Good Morning gentle readers, for those of you who are hungry, and we shall not fight over the danish, there is more than enough, I have set up a buffet in the dining room with coffee and tea, hot chocolate, and a very large table filled with all kinds of food. Please feel free to help yourselves. There's fruit and yogurt, danish, muffins, granola and chocolate cake (please save me a piece.)
Now, to get on to today's post. I was going to be very witty and smart today but something happened last night to really upset me and really, truly, make me cry. You know how the other day I was talking about helping a few people with their queries, well, I was satirized. I don't even know if that's the right word. I was made fun of. Now that's not right either, I was insulted. Well, no, some would say not, but you know what, yes, yes I was. I was only trying to help, I could hear the panic in their query, so I wrote pretty much the whole thing out the way it should really go, with their own words and posted it. I ASSUMED they would take my advice, tweak what I'd given them and run with it. And considering 6 other people AGREED with me, I figured they could figure it out. Well, no, they wrote it, with the exception of one sentence, posted my query verbatim, then signed both our names. Perhaps they meant this as a compliment, perhaps they meant this as a joke. Perhaps it was supposed to be funny. I don't know. All I know is that it wasn't funny, it wasn't a joke, and god damn it, it wasn't a compliment. I was only trying to help, I felt badly that they were going through such turmoil, and re-writing it the way I did was the only way to SHOW, not TELL them what they were doing wrong. And sweet Jesus up in heaven, they had 36 other people trying to give them advice and they JUST DIDN'T GET IT. Query writing is hard. Harder than anything, I thought I was doing them a favor. I guess not. So needless to say, I will not be going there anymore. If you would like help with your query I would be happy to help. Here. On my blog or my private e-mail account. If you know someone else who would like help, I would be happy to help, here, or my private e-mail account. I will no longer do it in public anymore. And you know what, that really sucks because I enjoyed doing it. I thought I was helping. It gave me a sense of paying it forward.
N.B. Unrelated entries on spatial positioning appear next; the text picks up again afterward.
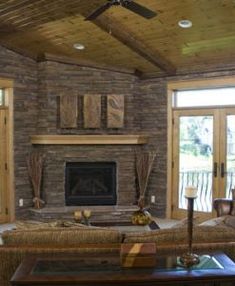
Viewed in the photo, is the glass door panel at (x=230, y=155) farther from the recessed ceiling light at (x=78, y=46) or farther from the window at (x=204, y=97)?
the recessed ceiling light at (x=78, y=46)

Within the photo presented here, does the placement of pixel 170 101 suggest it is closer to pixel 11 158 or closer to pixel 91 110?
pixel 91 110

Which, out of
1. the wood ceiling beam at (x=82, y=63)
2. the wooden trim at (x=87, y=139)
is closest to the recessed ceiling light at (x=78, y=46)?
the wood ceiling beam at (x=82, y=63)

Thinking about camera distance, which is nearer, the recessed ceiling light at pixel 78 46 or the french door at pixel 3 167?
the recessed ceiling light at pixel 78 46

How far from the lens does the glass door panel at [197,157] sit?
23.1 feet

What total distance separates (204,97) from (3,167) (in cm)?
382

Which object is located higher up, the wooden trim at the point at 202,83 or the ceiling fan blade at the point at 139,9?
the ceiling fan blade at the point at 139,9

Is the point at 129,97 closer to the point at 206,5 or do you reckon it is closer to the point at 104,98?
the point at 104,98

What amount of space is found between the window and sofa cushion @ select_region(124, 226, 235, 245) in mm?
4297

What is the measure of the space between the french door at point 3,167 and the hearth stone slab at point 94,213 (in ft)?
1.64

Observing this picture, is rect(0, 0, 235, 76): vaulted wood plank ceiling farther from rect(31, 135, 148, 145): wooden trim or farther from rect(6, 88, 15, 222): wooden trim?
rect(31, 135, 148, 145): wooden trim

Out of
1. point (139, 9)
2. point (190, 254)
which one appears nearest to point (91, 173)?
point (139, 9)

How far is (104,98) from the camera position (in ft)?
24.8

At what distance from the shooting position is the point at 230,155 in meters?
6.84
I'm sorry gentle readers, cover your ears, fuck that.
Okay, now that my rant, crying jag, f-bomb is over, as some of you know, I've been working on my line edits and last night I finished them. The ending was pretty tight, funny, I actually wrote it that way, so I just breezed through. I did have to take out one or two sentences about Ellis that made it in. (I'm still not sure what to do about Ellis but that's another post.) I also cut another 2,000 words so I'm down to 95,740 and you know what, I think that's where I'm going to stay. When the Small One goes to school today I'm going to look at the chapter placements and re-do those. Then I'm definitely going to start with the queries. I 've been holding off to get the line edits done, but hey, while I wait for the answers, I can tweak as I go, you know. Who the hell is going to want a full the same day they get it right??? IT's good but it's not all that. Okay, maybe it is. hahhahahahahahah
I was also thinking of the questions for the agent if I should be offered representation. You know, do you charge for hard copies or is everything done by e-mail now. If I get a two-book deal, can I ask for a higher advance and lower royalties on the first one, and a higher royalty, less advance on the second? Is a publicity tour REALLY neccesary with a first book or should I wait until I have two or three under my belt. This is what keeps me up at night.
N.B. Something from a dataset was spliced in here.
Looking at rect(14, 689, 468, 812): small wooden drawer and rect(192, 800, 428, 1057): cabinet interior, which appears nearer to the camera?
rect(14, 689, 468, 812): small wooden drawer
And I guess now that this book is CONSUMING me like a dog from Coney Island, I guess I must actually have a job. I remember laying awake on Sunday nights wondering if there would be enough milk for Monday's order when I worked at the restaurant and getting up at 5am on Mon. morning to place an order. Monday was my day off. So yes, I guess I DO have a job. I am a writer.
And so, gentle readers, are you consumed by your writing? That is the question of the day.